The KOSPI's near 5 percent rise in April has been led by automakers and chipmakers with the former benefiting from the production hit suffered by Japanese competitors in the wake of last month's earthquake and tsunami and the latter getting a boost from strong earnings by Intel and Apple.
While the broader market appeared overbought on some technical indicators, automakers offered attractive valuations, with Hyundai Motor shares trading at 10 times its 12-month forward price earnings multiples, compared with Toyota's <7203.T> around 21, according to Starmine data.

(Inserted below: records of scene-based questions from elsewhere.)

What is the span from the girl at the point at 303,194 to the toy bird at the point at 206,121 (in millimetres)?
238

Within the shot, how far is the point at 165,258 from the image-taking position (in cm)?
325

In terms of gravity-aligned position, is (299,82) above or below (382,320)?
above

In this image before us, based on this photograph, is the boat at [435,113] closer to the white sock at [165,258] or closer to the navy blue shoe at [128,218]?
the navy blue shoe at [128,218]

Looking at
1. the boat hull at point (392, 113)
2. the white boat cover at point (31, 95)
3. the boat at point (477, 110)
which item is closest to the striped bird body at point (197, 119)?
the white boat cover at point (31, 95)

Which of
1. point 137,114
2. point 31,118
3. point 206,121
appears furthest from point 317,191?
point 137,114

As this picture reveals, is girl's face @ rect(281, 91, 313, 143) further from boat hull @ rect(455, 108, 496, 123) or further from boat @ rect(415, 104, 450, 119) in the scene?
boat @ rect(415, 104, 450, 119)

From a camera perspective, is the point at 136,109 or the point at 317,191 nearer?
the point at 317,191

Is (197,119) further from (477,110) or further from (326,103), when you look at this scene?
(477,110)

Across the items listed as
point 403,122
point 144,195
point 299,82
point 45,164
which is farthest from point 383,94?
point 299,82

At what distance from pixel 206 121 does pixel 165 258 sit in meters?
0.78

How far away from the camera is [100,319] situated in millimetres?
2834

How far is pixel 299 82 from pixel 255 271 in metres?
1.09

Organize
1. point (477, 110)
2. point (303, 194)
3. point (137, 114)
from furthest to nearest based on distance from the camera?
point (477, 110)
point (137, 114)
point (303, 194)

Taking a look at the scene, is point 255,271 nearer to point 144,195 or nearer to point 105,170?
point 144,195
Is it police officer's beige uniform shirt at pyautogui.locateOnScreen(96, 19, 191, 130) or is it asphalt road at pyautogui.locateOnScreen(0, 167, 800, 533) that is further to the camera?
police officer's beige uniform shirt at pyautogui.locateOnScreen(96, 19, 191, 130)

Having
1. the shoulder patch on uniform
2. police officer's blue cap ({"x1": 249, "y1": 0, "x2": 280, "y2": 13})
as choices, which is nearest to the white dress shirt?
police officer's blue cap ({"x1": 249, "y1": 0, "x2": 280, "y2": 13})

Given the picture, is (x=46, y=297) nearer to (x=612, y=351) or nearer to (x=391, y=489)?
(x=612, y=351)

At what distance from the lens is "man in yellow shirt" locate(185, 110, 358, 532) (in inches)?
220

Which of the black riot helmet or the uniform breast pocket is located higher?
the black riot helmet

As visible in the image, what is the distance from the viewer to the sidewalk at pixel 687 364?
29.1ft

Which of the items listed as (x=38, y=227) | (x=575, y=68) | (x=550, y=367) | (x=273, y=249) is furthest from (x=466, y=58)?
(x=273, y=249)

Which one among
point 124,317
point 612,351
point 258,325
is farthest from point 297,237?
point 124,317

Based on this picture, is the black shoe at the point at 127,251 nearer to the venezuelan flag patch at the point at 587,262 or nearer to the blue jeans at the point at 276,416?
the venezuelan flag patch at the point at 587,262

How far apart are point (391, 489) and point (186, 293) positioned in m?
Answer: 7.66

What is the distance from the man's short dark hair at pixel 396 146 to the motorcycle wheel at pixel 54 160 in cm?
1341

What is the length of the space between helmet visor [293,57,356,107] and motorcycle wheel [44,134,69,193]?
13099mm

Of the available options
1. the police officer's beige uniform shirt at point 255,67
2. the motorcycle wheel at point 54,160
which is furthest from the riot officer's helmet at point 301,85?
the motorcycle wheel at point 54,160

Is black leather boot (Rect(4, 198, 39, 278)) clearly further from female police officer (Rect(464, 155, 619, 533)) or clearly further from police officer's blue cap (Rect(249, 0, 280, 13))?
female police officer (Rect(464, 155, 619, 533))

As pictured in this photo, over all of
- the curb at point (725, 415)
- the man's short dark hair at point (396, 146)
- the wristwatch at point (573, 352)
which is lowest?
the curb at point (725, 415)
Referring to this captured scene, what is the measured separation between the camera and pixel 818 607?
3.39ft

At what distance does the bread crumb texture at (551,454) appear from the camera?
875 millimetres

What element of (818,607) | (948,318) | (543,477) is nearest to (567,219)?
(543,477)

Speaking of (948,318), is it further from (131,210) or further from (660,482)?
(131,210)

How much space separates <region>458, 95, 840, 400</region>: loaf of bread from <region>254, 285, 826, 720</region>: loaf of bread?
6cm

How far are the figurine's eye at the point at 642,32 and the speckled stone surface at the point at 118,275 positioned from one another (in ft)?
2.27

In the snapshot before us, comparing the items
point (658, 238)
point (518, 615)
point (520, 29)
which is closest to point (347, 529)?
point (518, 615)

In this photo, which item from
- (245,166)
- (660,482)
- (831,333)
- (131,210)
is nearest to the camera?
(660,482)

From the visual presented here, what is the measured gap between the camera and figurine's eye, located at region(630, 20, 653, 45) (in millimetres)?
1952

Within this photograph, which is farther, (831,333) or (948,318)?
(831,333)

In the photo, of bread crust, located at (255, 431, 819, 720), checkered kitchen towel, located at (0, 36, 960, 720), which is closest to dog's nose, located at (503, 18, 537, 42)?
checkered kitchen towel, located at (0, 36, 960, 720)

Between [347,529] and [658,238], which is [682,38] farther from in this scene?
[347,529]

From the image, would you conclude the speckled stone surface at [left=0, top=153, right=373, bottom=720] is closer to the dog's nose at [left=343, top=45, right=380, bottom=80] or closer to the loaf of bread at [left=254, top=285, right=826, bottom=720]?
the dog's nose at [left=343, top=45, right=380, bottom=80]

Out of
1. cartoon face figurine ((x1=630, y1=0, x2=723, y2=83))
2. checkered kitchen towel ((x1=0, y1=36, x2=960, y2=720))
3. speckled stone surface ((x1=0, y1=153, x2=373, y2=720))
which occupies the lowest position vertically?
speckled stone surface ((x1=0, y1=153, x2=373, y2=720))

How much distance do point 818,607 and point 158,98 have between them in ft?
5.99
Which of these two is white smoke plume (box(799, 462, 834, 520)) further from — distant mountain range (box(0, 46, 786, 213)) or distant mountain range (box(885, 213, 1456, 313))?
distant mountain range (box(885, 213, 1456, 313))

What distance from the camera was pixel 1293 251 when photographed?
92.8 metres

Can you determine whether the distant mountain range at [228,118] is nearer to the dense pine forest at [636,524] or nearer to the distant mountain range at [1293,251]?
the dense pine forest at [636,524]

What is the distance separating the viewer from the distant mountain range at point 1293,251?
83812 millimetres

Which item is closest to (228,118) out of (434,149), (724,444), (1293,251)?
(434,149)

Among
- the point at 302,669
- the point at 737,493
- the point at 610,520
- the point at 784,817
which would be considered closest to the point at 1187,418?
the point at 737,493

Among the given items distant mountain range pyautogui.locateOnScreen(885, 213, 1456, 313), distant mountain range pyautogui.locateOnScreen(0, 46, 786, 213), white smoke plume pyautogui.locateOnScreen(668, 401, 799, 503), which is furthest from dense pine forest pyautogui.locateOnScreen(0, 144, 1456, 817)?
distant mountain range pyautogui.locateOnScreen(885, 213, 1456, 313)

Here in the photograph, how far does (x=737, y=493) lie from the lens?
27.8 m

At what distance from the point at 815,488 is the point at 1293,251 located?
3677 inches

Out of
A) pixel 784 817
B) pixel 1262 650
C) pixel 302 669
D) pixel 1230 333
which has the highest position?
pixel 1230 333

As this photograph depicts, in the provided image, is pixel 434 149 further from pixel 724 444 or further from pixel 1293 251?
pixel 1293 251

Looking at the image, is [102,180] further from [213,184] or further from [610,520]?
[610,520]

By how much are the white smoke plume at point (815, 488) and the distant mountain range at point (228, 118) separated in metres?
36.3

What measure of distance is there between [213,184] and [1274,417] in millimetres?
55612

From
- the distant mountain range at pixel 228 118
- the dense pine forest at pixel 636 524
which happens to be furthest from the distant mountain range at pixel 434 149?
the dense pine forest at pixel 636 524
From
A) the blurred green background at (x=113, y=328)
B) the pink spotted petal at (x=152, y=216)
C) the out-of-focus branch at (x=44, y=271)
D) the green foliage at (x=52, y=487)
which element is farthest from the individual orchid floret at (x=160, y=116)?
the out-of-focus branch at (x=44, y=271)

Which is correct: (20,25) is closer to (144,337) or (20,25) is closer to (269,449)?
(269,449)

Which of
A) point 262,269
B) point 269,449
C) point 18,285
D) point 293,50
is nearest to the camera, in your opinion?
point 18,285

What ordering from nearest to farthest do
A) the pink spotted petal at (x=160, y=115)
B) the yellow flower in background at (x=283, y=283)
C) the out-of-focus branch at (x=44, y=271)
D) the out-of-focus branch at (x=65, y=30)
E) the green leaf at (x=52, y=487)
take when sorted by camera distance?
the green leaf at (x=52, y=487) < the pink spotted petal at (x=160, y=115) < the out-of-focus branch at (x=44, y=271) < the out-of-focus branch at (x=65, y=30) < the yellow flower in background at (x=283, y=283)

In currency markets, the greenback came under a bit of selling pressure versus the yen in early trade but losses were limited on expected dollar demand from Japanese asset management firms as a number of investment trusts, or toushin, are due to be launched on Tuesday.
Trade was volatile as investors were reluctant to make big bets before the April 26-27 Federal Open Market Committee meeting while rate markets reflected that any tightening measure was going to be a long slow grind.
In fed fund futures markets, the contract expiring in December 2011 has fully priced in a target interest rate of 0.25 percent, the top end of the central bank's current rate range of zero to 0.25 percent but the January 2012 contract only implied a slim 6 percent chance of another hike to 0.5 percent.
Such bets on a glacially slow increase in rates have kept traders interested in buying U.S. Treasuries, pushing the 10-year U.S. yield down more than 20 basis points from this month's highs of 3.36 percent, despite a recent warning of a ratings cut by ratings agency Standard & Poor's.